Truckers are seeking relief through the courts, now principally through the California Truckers Association.  They’re moving a case to be heard in the Supreme Court. 

Another alarming provision of the PRO Act would be to effectively eliminate the right-to-work laws that exist today in 27 states. Right-to-work laws enable workers in unionized workplaces that do not wish to join the union and pay dues, to opt out. But the PRO Act eliminates this option and forces all workers to pay union dues.

There’s considerable academic research that points to the positive economic results in right-to-work states.  We’re talking higher employment growth, higher productivity, higher population growth, and higher personal income growth compared with states without right-to-work laws.

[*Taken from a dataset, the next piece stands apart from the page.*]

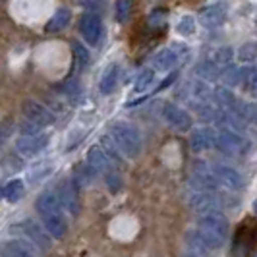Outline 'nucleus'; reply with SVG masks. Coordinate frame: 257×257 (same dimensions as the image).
Wrapping results in <instances>:
<instances>
[{"label":"nucleus","mask_w":257,"mask_h":257,"mask_svg":"<svg viewBox=\"0 0 257 257\" xmlns=\"http://www.w3.org/2000/svg\"><path fill=\"white\" fill-rule=\"evenodd\" d=\"M197 226H199L197 234L209 249H219L228 238V222L220 213H211V215L199 217Z\"/></svg>","instance_id":"obj_1"},{"label":"nucleus","mask_w":257,"mask_h":257,"mask_svg":"<svg viewBox=\"0 0 257 257\" xmlns=\"http://www.w3.org/2000/svg\"><path fill=\"white\" fill-rule=\"evenodd\" d=\"M110 138L116 143L118 151L126 155L128 159H136L142 153V136L128 122H116L110 128Z\"/></svg>","instance_id":"obj_2"},{"label":"nucleus","mask_w":257,"mask_h":257,"mask_svg":"<svg viewBox=\"0 0 257 257\" xmlns=\"http://www.w3.org/2000/svg\"><path fill=\"white\" fill-rule=\"evenodd\" d=\"M79 31H81L83 39L89 43L91 47H97L104 35V27H103L101 16L95 12L83 14L81 20H79Z\"/></svg>","instance_id":"obj_3"},{"label":"nucleus","mask_w":257,"mask_h":257,"mask_svg":"<svg viewBox=\"0 0 257 257\" xmlns=\"http://www.w3.org/2000/svg\"><path fill=\"white\" fill-rule=\"evenodd\" d=\"M217 145H219V149H222L226 155H236V157L245 155L247 149H249V143L245 142V138H242L240 134H236V132H232V130L220 132L219 138H217Z\"/></svg>","instance_id":"obj_4"},{"label":"nucleus","mask_w":257,"mask_h":257,"mask_svg":"<svg viewBox=\"0 0 257 257\" xmlns=\"http://www.w3.org/2000/svg\"><path fill=\"white\" fill-rule=\"evenodd\" d=\"M22 110H24V116L27 118V122L35 124L39 128L51 126L52 122H54V114H52L45 104L37 103V101H26Z\"/></svg>","instance_id":"obj_5"},{"label":"nucleus","mask_w":257,"mask_h":257,"mask_svg":"<svg viewBox=\"0 0 257 257\" xmlns=\"http://www.w3.org/2000/svg\"><path fill=\"white\" fill-rule=\"evenodd\" d=\"M190 205H192L195 213H199L203 217V215H211V213H219L220 207H222V201L213 192H201L199 190L190 199Z\"/></svg>","instance_id":"obj_6"},{"label":"nucleus","mask_w":257,"mask_h":257,"mask_svg":"<svg viewBox=\"0 0 257 257\" xmlns=\"http://www.w3.org/2000/svg\"><path fill=\"white\" fill-rule=\"evenodd\" d=\"M163 114H165V120H167L168 124L172 128H176L178 132H188V130L192 128V116L188 114L184 108L176 106V104H167Z\"/></svg>","instance_id":"obj_7"},{"label":"nucleus","mask_w":257,"mask_h":257,"mask_svg":"<svg viewBox=\"0 0 257 257\" xmlns=\"http://www.w3.org/2000/svg\"><path fill=\"white\" fill-rule=\"evenodd\" d=\"M47 145H49V138L43 136V134H37V136H22V138L16 142L18 151L22 155H27V157L37 155L39 151H43Z\"/></svg>","instance_id":"obj_8"},{"label":"nucleus","mask_w":257,"mask_h":257,"mask_svg":"<svg viewBox=\"0 0 257 257\" xmlns=\"http://www.w3.org/2000/svg\"><path fill=\"white\" fill-rule=\"evenodd\" d=\"M215 176H217V182H220L222 186H226L228 190H234V192H240L244 188V178L240 176L238 170H234L230 167H215Z\"/></svg>","instance_id":"obj_9"},{"label":"nucleus","mask_w":257,"mask_h":257,"mask_svg":"<svg viewBox=\"0 0 257 257\" xmlns=\"http://www.w3.org/2000/svg\"><path fill=\"white\" fill-rule=\"evenodd\" d=\"M22 228H24V234H26L27 238L33 242V244H37L41 249H49L51 247V234L45 230V228H41L37 222H33V220H24L22 222Z\"/></svg>","instance_id":"obj_10"},{"label":"nucleus","mask_w":257,"mask_h":257,"mask_svg":"<svg viewBox=\"0 0 257 257\" xmlns=\"http://www.w3.org/2000/svg\"><path fill=\"white\" fill-rule=\"evenodd\" d=\"M226 20V10L220 6V4H213V6H207L205 10L199 16V22L201 26L207 27V29H217L224 24Z\"/></svg>","instance_id":"obj_11"},{"label":"nucleus","mask_w":257,"mask_h":257,"mask_svg":"<svg viewBox=\"0 0 257 257\" xmlns=\"http://www.w3.org/2000/svg\"><path fill=\"white\" fill-rule=\"evenodd\" d=\"M215 132L209 128H201V130H195L192 134V138H190V145H192V149L195 153H201V151H205L209 147H213L215 145Z\"/></svg>","instance_id":"obj_12"},{"label":"nucleus","mask_w":257,"mask_h":257,"mask_svg":"<svg viewBox=\"0 0 257 257\" xmlns=\"http://www.w3.org/2000/svg\"><path fill=\"white\" fill-rule=\"evenodd\" d=\"M60 199L54 195V193L47 192V193H41L37 199V211L41 213V217H49V215H56V213H60Z\"/></svg>","instance_id":"obj_13"},{"label":"nucleus","mask_w":257,"mask_h":257,"mask_svg":"<svg viewBox=\"0 0 257 257\" xmlns=\"http://www.w3.org/2000/svg\"><path fill=\"white\" fill-rule=\"evenodd\" d=\"M43 224H45V230L51 234L52 238H64L66 230H68V222L62 217V213H56V215H49V217H43Z\"/></svg>","instance_id":"obj_14"},{"label":"nucleus","mask_w":257,"mask_h":257,"mask_svg":"<svg viewBox=\"0 0 257 257\" xmlns=\"http://www.w3.org/2000/svg\"><path fill=\"white\" fill-rule=\"evenodd\" d=\"M178 64V54L174 49H163L153 56V68L159 72H168Z\"/></svg>","instance_id":"obj_15"},{"label":"nucleus","mask_w":257,"mask_h":257,"mask_svg":"<svg viewBox=\"0 0 257 257\" xmlns=\"http://www.w3.org/2000/svg\"><path fill=\"white\" fill-rule=\"evenodd\" d=\"M70 20H72L70 10H68V8H60V10H56L54 16L49 20V24L45 26V31H47V33H58V31H62V29L68 27Z\"/></svg>","instance_id":"obj_16"},{"label":"nucleus","mask_w":257,"mask_h":257,"mask_svg":"<svg viewBox=\"0 0 257 257\" xmlns=\"http://www.w3.org/2000/svg\"><path fill=\"white\" fill-rule=\"evenodd\" d=\"M118 77H120V68L118 64H108L106 70L103 72V77L99 81V87L103 93H112L118 85Z\"/></svg>","instance_id":"obj_17"},{"label":"nucleus","mask_w":257,"mask_h":257,"mask_svg":"<svg viewBox=\"0 0 257 257\" xmlns=\"http://www.w3.org/2000/svg\"><path fill=\"white\" fill-rule=\"evenodd\" d=\"M26 193V186L22 180H10L4 188H2V197L10 203H18Z\"/></svg>","instance_id":"obj_18"},{"label":"nucleus","mask_w":257,"mask_h":257,"mask_svg":"<svg viewBox=\"0 0 257 257\" xmlns=\"http://www.w3.org/2000/svg\"><path fill=\"white\" fill-rule=\"evenodd\" d=\"M60 203L70 211V213H77L79 211V207H77V193H76V188L72 186V184H64L62 186V190H60Z\"/></svg>","instance_id":"obj_19"},{"label":"nucleus","mask_w":257,"mask_h":257,"mask_svg":"<svg viewBox=\"0 0 257 257\" xmlns=\"http://www.w3.org/2000/svg\"><path fill=\"white\" fill-rule=\"evenodd\" d=\"M87 163H89V167H93L95 170H108V168H110L108 157H106V153H103L99 147L89 149V153H87Z\"/></svg>","instance_id":"obj_20"},{"label":"nucleus","mask_w":257,"mask_h":257,"mask_svg":"<svg viewBox=\"0 0 257 257\" xmlns=\"http://www.w3.org/2000/svg\"><path fill=\"white\" fill-rule=\"evenodd\" d=\"M232 56H234V51H232L230 47H220V49H217V51L213 52L211 62H213V64H217L220 70H222L224 66L230 64Z\"/></svg>","instance_id":"obj_21"},{"label":"nucleus","mask_w":257,"mask_h":257,"mask_svg":"<svg viewBox=\"0 0 257 257\" xmlns=\"http://www.w3.org/2000/svg\"><path fill=\"white\" fill-rule=\"evenodd\" d=\"M195 72H197V76L207 79V81H213V79H217V77L220 76V68L217 64H213L211 60H207V62H203V64H199Z\"/></svg>","instance_id":"obj_22"},{"label":"nucleus","mask_w":257,"mask_h":257,"mask_svg":"<svg viewBox=\"0 0 257 257\" xmlns=\"http://www.w3.org/2000/svg\"><path fill=\"white\" fill-rule=\"evenodd\" d=\"M153 79H155L153 68L143 70L142 74L138 76V79H136V83H134V91H136V93H143V91H147L149 89V85L153 83Z\"/></svg>","instance_id":"obj_23"},{"label":"nucleus","mask_w":257,"mask_h":257,"mask_svg":"<svg viewBox=\"0 0 257 257\" xmlns=\"http://www.w3.org/2000/svg\"><path fill=\"white\" fill-rule=\"evenodd\" d=\"M72 54H74V62L79 70L89 64V51L81 43H72Z\"/></svg>","instance_id":"obj_24"},{"label":"nucleus","mask_w":257,"mask_h":257,"mask_svg":"<svg viewBox=\"0 0 257 257\" xmlns=\"http://www.w3.org/2000/svg\"><path fill=\"white\" fill-rule=\"evenodd\" d=\"M2 257H35L27 247H24L22 244H16V242H8L4 245V251Z\"/></svg>","instance_id":"obj_25"},{"label":"nucleus","mask_w":257,"mask_h":257,"mask_svg":"<svg viewBox=\"0 0 257 257\" xmlns=\"http://www.w3.org/2000/svg\"><path fill=\"white\" fill-rule=\"evenodd\" d=\"M238 58L242 62H253L257 58V43H245L238 51Z\"/></svg>","instance_id":"obj_26"},{"label":"nucleus","mask_w":257,"mask_h":257,"mask_svg":"<svg viewBox=\"0 0 257 257\" xmlns=\"http://www.w3.org/2000/svg\"><path fill=\"white\" fill-rule=\"evenodd\" d=\"M195 20H193L192 16H184L180 22H178V33L180 35H184V37H188V35H193L195 33Z\"/></svg>","instance_id":"obj_27"},{"label":"nucleus","mask_w":257,"mask_h":257,"mask_svg":"<svg viewBox=\"0 0 257 257\" xmlns=\"http://www.w3.org/2000/svg\"><path fill=\"white\" fill-rule=\"evenodd\" d=\"M130 10H132V2H128V0L116 2V18H118V22H126L130 16Z\"/></svg>","instance_id":"obj_28"},{"label":"nucleus","mask_w":257,"mask_h":257,"mask_svg":"<svg viewBox=\"0 0 257 257\" xmlns=\"http://www.w3.org/2000/svg\"><path fill=\"white\" fill-rule=\"evenodd\" d=\"M64 93L70 97V101H76L77 97L81 95V87H79V81L77 79H70L64 85Z\"/></svg>","instance_id":"obj_29"},{"label":"nucleus","mask_w":257,"mask_h":257,"mask_svg":"<svg viewBox=\"0 0 257 257\" xmlns=\"http://www.w3.org/2000/svg\"><path fill=\"white\" fill-rule=\"evenodd\" d=\"M176 77H178V74H176V72H172L170 76L163 79V83H161V85L157 87V91H163V89H167V87H170V85H172V83L176 81Z\"/></svg>","instance_id":"obj_30"},{"label":"nucleus","mask_w":257,"mask_h":257,"mask_svg":"<svg viewBox=\"0 0 257 257\" xmlns=\"http://www.w3.org/2000/svg\"><path fill=\"white\" fill-rule=\"evenodd\" d=\"M238 74H240L238 70H230V72L226 74V77H224V81H226L228 85H234V83H236V81L240 79V77H238Z\"/></svg>","instance_id":"obj_31"},{"label":"nucleus","mask_w":257,"mask_h":257,"mask_svg":"<svg viewBox=\"0 0 257 257\" xmlns=\"http://www.w3.org/2000/svg\"><path fill=\"white\" fill-rule=\"evenodd\" d=\"M251 93L257 97V74L253 76V79H251Z\"/></svg>","instance_id":"obj_32"},{"label":"nucleus","mask_w":257,"mask_h":257,"mask_svg":"<svg viewBox=\"0 0 257 257\" xmlns=\"http://www.w3.org/2000/svg\"><path fill=\"white\" fill-rule=\"evenodd\" d=\"M253 211H255V215H257V201L253 203Z\"/></svg>","instance_id":"obj_33"}]
</instances>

Also significant to know before we allow these DC Democrats to sneak the Pro Act into law is that in a recent Census Bureau Report on net population outbound and inbound for every state, data showed that 9 of the 10 states with the highest population inbound were right-to-work states, and 8 of the 10 states with the highest population outbound were forced-unionization states.

It’s not an accident that today, the number of American workers in unions is about half what it was 40 years ago.

We are entering into new times. Sweeping change was already taking place before COVID-19 hit us. Now our post-COVID-19 economy is reemerging with new realities.

For our marketplace to get where it needs to go, we must embrace change, embrace the new, embrace entrepreneurship and flexibility. But these are all things progressives don’t want. 

And if the PRO Act becomes law, today’s challenges regarding labor and supply shortages will just get worse.